I wasn’t at the Riviera on Monday to test the mood of magician Scarlett and her cast. Bobby Slayton and Rich Natole, both at the Tropicana, were one-man operations. But the “Ignite” cast was united by a supreme confidence in their leader, Antonio Restivo.
He’s the scary looking, pumped up star of the “fire fantasy,” which he created and financed through his more secure job as the scary looking, pumped up villain of “Tournament of Kings.”
In a sense, “Ignite” beat the odds. It lasted six months in an off-the-path hotel that was foreclosed in August. Time also brought the luxury of punching up the costumes and choreography.
“I think he’s going to take a lot away from this,” says Restivo’s friend and “Tournament” drummer Mark Dalzell. “He always keeps his concentration. Not easy to do when you’re juggling with fire or promoting this thing yourself.”
Restivo says he paid the cast out of his own pocket for the first three months, but eventually sold enough tickets — 60 to 120 each night — to cover his payroll.
“I’ve seen the way he sells the show. That’s the reason I’m not crying. If anyone can do it, he can,” says Emily Lauren, a cast member who does her own performance-art burlesque thing.
But for now, Lauren will spend October working in a haunted house. It’s minimum wage but “it’s still performing,” she says. Besides, when she applied, “There were 150 people that were just really happy to have a job.”
Faegann Harlow also plans to capitalize on October’s timing for her circus skills in acrobatics, contortions and other Halloween-y things. And she will join an even smaller show, “Freaks.”

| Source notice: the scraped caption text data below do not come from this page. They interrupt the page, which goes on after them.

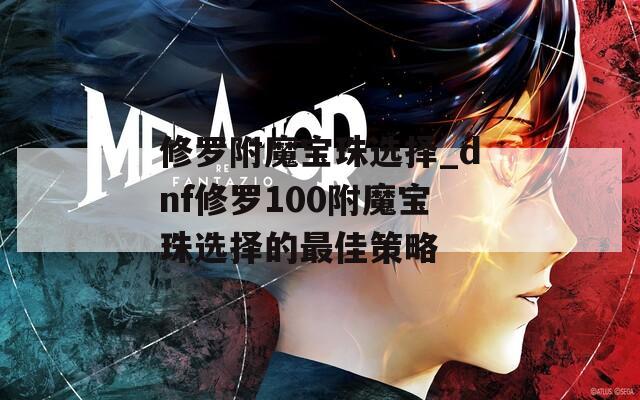 修罗附魔宝珠选择_dnf修罗100附魔宝珠选择的最佳策略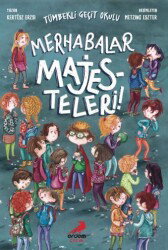 Merhabalar Majesteleri / Tümbekli Geçit Okulu 1 - Erdem Çocuk Yayınları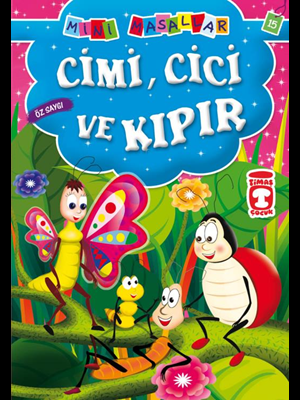 Cimi Cici ve Kıpır - Timaş Yayınları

“This is the life of a performer,” Harlow says, though she also has a safety-net job in massage therapy.
The cast may not be stranded long; Scarlett’s closing created a possibility at the Riviera. But they may not work together until February. Or, perhaps, never again.
Stacey Frongillo doesn’t think of the latter option. She prefers to call it “death and rebirth.”
“The Greek Isles isn’t worthy of ‘Ignite,’ ” she says. Maybe the closing was “the little push we needed. … I look at it as new beginnings.”